--- Data for this exercise Enclosed Below ---

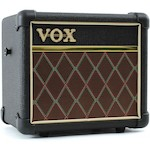 Vox Mini3 G2 3 Watt Battery Modelling Combo VOXMINI3G2CL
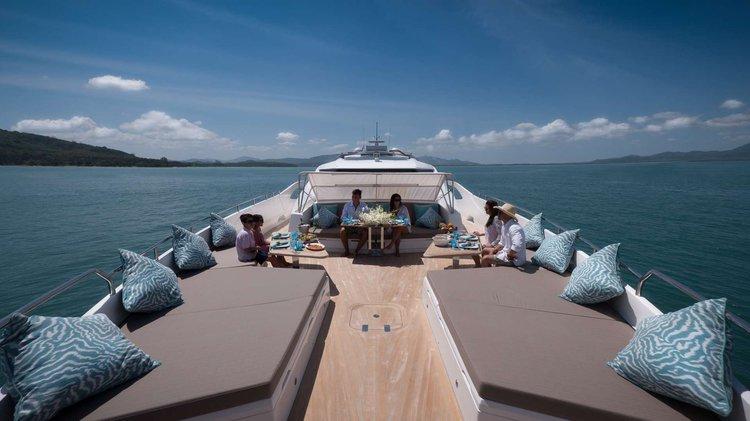 Boat for rent Custom 106.0 feet in Phuket, Thailand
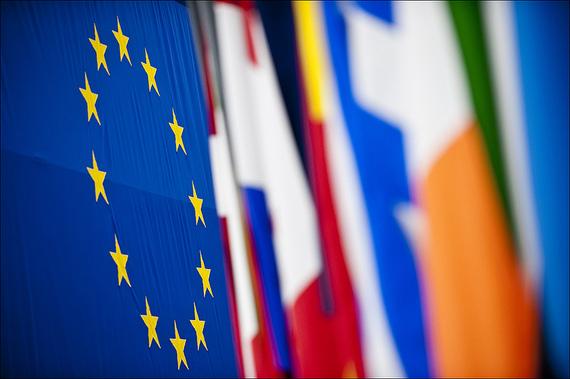 2014-01-31-EUFlagsphoto.jpg
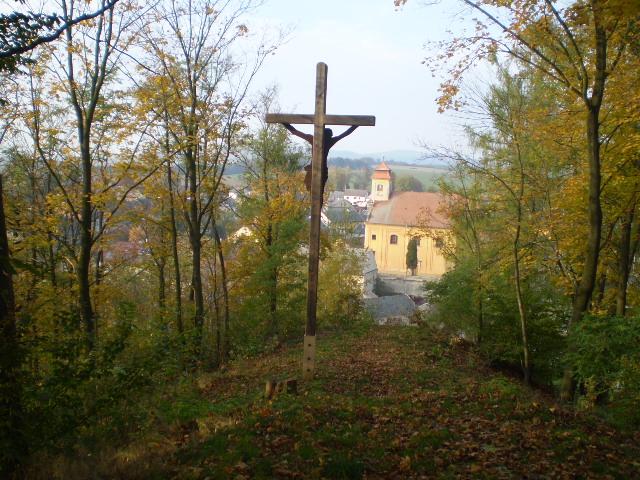 kříž s Kristem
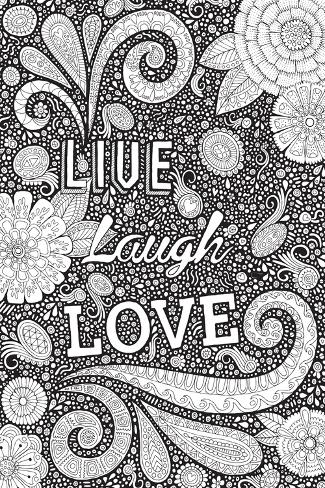 Live Laugh Love Black-Hello Angel-Stretched Canvas Print
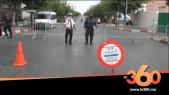 Cover Vidéo -  إغلاق أحياء سكنية بالحي المحمدي بسبب كورونا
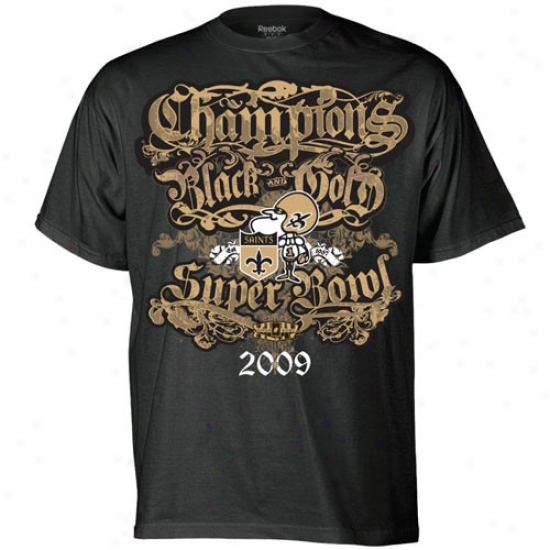 Supef Bowl Merchandise T-shhirt : Reebok New Orleans Saints Black Super Bowl Xliv Champions Wicked & Gold Gothic Champions T-shirt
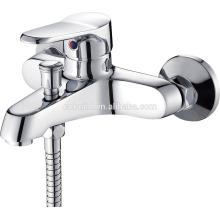 KTM-08 nouvelle arrivée double trou dans le mur solide en cuivre chromé fini salle de douche matériel baignoire baignoire robinet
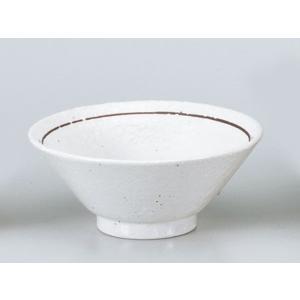 中華 ライス丼 ご飯茶碗/ 粉引ライン4.8ライス /業務用 飯碗|duralex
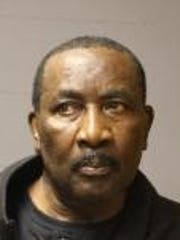 Joseph Sam, 69, of Pawtucket, Rhode Island, was arrested on Interstate 84 in Southeast on April 24, 2018, on gun and drug charges.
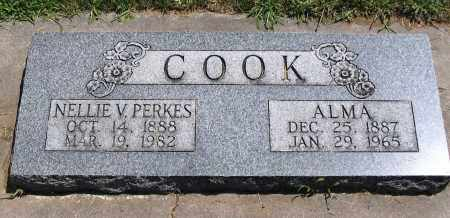 COOK, NELLIE V. - Cache County, Utah | NELLIE V. COOK - Utah Gravestone Photos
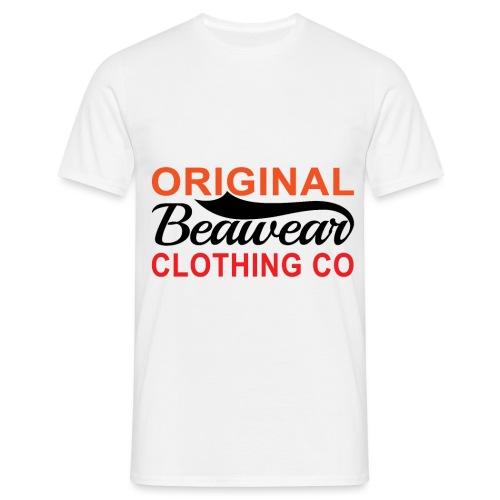 Original Beawear Clothing Co - Men's T-Shirt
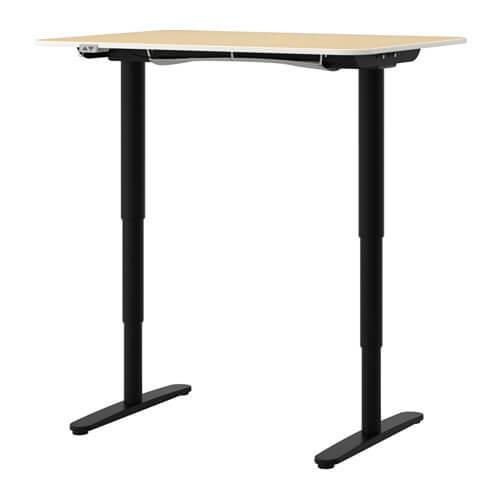 無印 木の家 部屋 デスク(机) IKEA(イケア) サンプル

--- End of Enclosed Data for this exercise ---

> _Exercise description_:
No pictures belong in the copy. Repeat the entries exactly.

> _The completed task_:
 Vox Mini3 G2 3 Watt Battery Modelling Combo VOXMINI3G2CL
 Boat for rent Custom 106.0 feet in Phuket, Thailand
 2014-01-31-EUFlagsphoto.jpg
 kříž s Kristem
 Live Laugh Love Black-Hello Angel-Stretched Canvas Print
 Cover Vidéo -  إغلاق أحياء سكنية بالحي المحمدي بسبب كورونا
 Supef Bowl Merchandise T-shhirt : Reebok New Orleans Saints Black Super Bowl Xliv Champions Wicked & Gold Gothic Champions T-shirt
 KTM-08 nouvelle arrivée double trou dans le mur solide en cuivre chromé fini salle de douche matériel baignoire baignoire robinet
 中華 ライス丼 ご飯茶碗/ 粉引ライン4.8ライス /業務用 飯碗|duralex
 Joseph Sam, 69, of Pawtucket, Rhode Island, was arrested on Interstate 84 in Southeast on April 24, 2018, on gun and drug charges.
 COOK, NELLIE V. - Cache County, Utah | NELLIE V. COOK - Utah Gravestone Photos
 Original Beawear Clothing Co - Men's T-Shirt
 無印 木の家 部屋 デスク(机) IKEA(イケア) サンプル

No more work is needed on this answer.